How are India’s sero-surveys? In an article in the Indian Journal of Medical Research on June 20, a group of scientists outlined the sampling strategy, sample size, sampling method, study procedures for detecting SARS-CoV-2-specific IgG antibodies using an ELISA-based test in the country.
This serosurveillance is designed as a repeated cross-sectional survey of adults aged 18 years or more. This is in contrast to the Geneva study where subjects were aged 5 years and older.
India’s sero-survey results released on June 10 asserted that only 0.73% people in areas outside containment zones had antibodies. This leaves the major proportion of Indians susceptible to the disease.

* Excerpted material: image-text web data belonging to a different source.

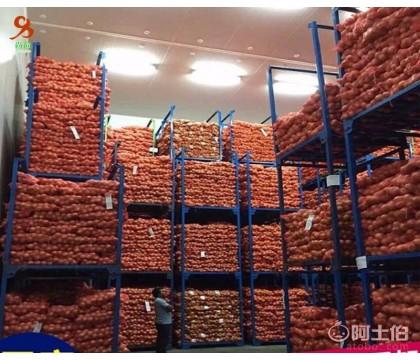 冷库堆垛架|广东冷库堆垛架厂家
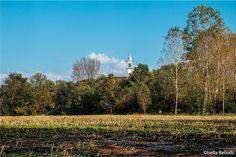 La riserva naturale della palude Brabbia è una riserva regionale della regione Lombardia istituita nel 1984. La prov .di Varese che è l'ente gestore, ha dato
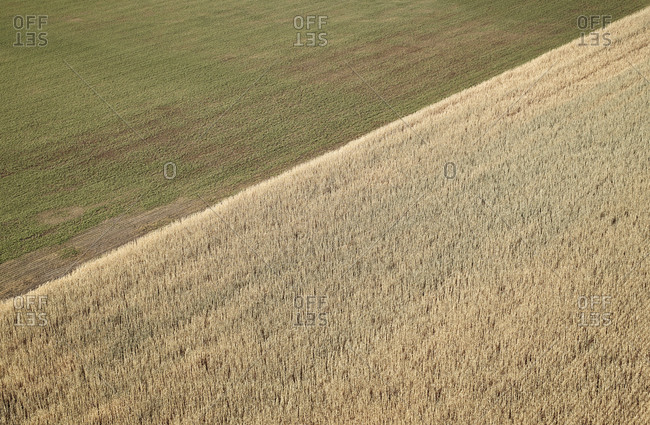 Aerial view of edge of wheat field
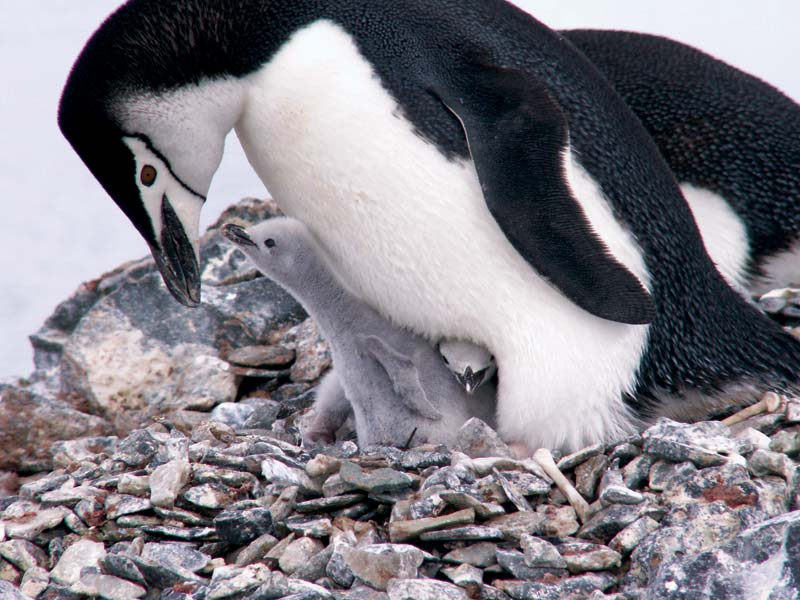 Chinstrap-penguin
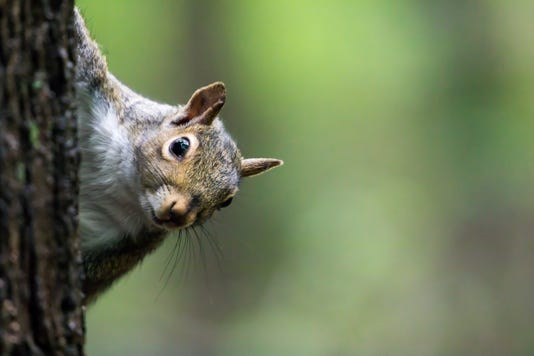 #stock Squirrel Stock Photo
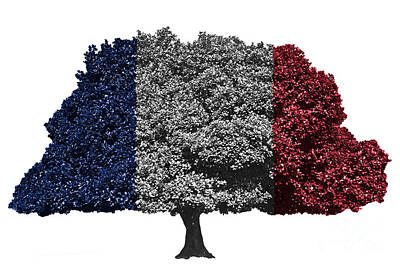 Flag Digital Art - France Flag Tree by Image World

In a similar follow-up study in West Bengal at the end of June, it was observed that about 14.4% (57 out of 396) of Kolkata residents have developed Covid-19 antibodies. However, the volume of positives was around 1% in other districts of the state.
The sero survey in Delhi to map exposure to coronavirus conducted at the end of June and early in July observed that the positivity rate is 22.86% for the IgG antibodies. Thus, it might safely be guessed that the volume of people infected might now be within 10%-25% in most big cities of the world. In rural and semi-rural parts of India, however, it might still be around 1% mark. Thus, we might be far from achieving herd immunity.

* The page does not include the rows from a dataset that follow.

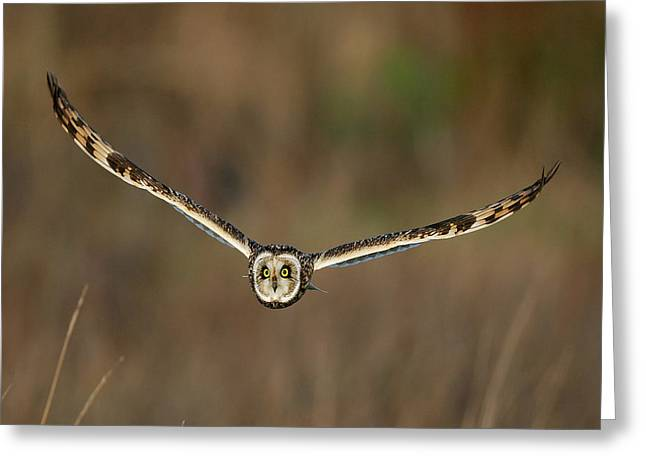 Scoullar Greeting Cards - Short Eared Owl Greeting Card by Paul Scoullar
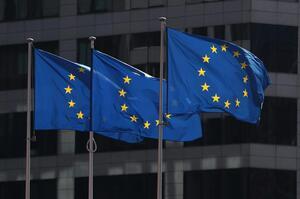 Євросоюз занепокоєний через зловживання безвізом низкою країн, зокрема Україною – ЗМІ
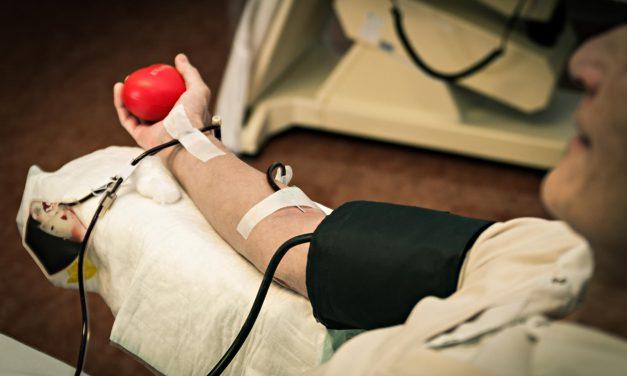 Il donatore di sangue: la plasmaferesi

But, the more important point is: how long such immunity would last? In a small study conducted in China in June on 37 asymptomatic and 37 symptomatic patients and published in the journal Nature Medicine, a decline in antibodies within two or three months of infection was observed. Another recent study at King’s College London, longitudinally evaluated antibody responses in SARS-CoV-2 infection of more than 90 patients and healthcare workers, and found steep drops in patients’ antibody levels three months after infection.
If this is true, the sero-prevalence in a community might not become too high. In fact, the Chinese and British studies offer some explanations for the drop in sero-prevalence in Geneva. As immunity does not last long, it is possible that some of the people who were immune in the previous survey might have lost their immunity by the time the next survey was conducted. And this might put the usefulness of sero-surveys to find proportion of immuned people in serious question – everywhere in the world.
Atanu Biswas is a Professor of Statistics at the, Indian Statistical Institute, Kolkata.